I don't know, but I remember when I had roommates, and they would constantly rub it in my face that they were going out and I was stuck in the apartment with my SA. They were very mean. I loved having someone around. Maybe not constantly, but it would have made me feel a little less pathetic to have someone share in it with me.

You could always go to the library. I commute to college, now, and spend a lot of time, there.

xoxo
Maggi


----------



## sonya99 (Sep 5, 2005)

I used to feel the same way when I had a roommate. Of course, she may have been much more annoyed with me than I was with her...but anyways, it really does suck. I could go out places to have some alone time, but that got really tiresome. I could get by if i had a couple of hours with the room to myself during the day, but when that didn't happen it made me really depressed.


----------



## SilentLoner (Jan 30, 2006)

Man that sucks. I'm currently living in a dorm with a roomate.

I actually try and plan my day around the time I know she has classes. But at least she leaves often enough at other times (I do also)

It would suck if she were always around.


----------



## ktgurl10 (Dec 6, 2006)

i do go to the library but i can't spend all my time there, i mean i need my computer for some stuff. 

i like her and all but it would be nice if she gave me some privacy even an hour would be nice. would it kill her to leave the room every so often?!


----------



## kikachuck (Nov 10, 2003)

*Re: re: roommate will not leave!!!!*



You said:


> Why don't you try and befriend her? If she's constantly in her room maybe she doesn't have too much of a social life either.


Wouldn't that add to the problem? If you befriend a person who has no other friends, they tend to become rather clingy.


----------



## Shonen_Yo (Sep 8, 2006)

Maybe she has SA as well?


----------



## Farren (Jan 5, 2006)

Ick - that sounds like a detestable situation. I don't know about all SA'ers, but I cherish my alone time. When someone else is around (except hubby), I always feel the need to constantly entertain, interact, or otherwise not be totally relaxed. Well, you're halfway through the year right? So it won't go on much longer - hang tight.


----------



## 0rchid (Aug 19, 2006)

^^ off-topic, but is that your cat? That is an adorable picture!

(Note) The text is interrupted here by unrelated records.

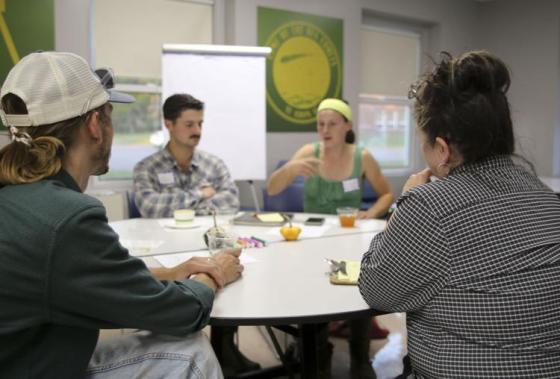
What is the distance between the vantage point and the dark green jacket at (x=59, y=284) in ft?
2.88

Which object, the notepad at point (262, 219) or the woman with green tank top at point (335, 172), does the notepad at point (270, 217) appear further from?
the woman with green tank top at point (335, 172)

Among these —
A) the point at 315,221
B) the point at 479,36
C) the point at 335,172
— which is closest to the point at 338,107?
the point at 335,172

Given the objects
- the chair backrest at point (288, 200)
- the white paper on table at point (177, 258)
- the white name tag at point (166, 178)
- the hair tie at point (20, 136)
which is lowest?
the chair backrest at point (288, 200)

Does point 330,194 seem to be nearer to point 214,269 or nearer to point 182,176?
point 182,176

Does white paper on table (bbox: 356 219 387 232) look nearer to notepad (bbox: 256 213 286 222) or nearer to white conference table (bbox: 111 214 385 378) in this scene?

When I had that problem, I ended up taking my laptop anywhere I can get some privacy. The residence basement, library, friends' rooms. I understand completely how it's kind of tough to befriend your roommate especially when she never leaves the room. My first year roommate constantly stayed in our room, stinking it up, always talking with her boyfriend, talking to her mom for hours and hours, crying about her marks. Okay, that last one was a little harsh, but I had a really horrible experience in terms of living with a complete stranger. :lol


----------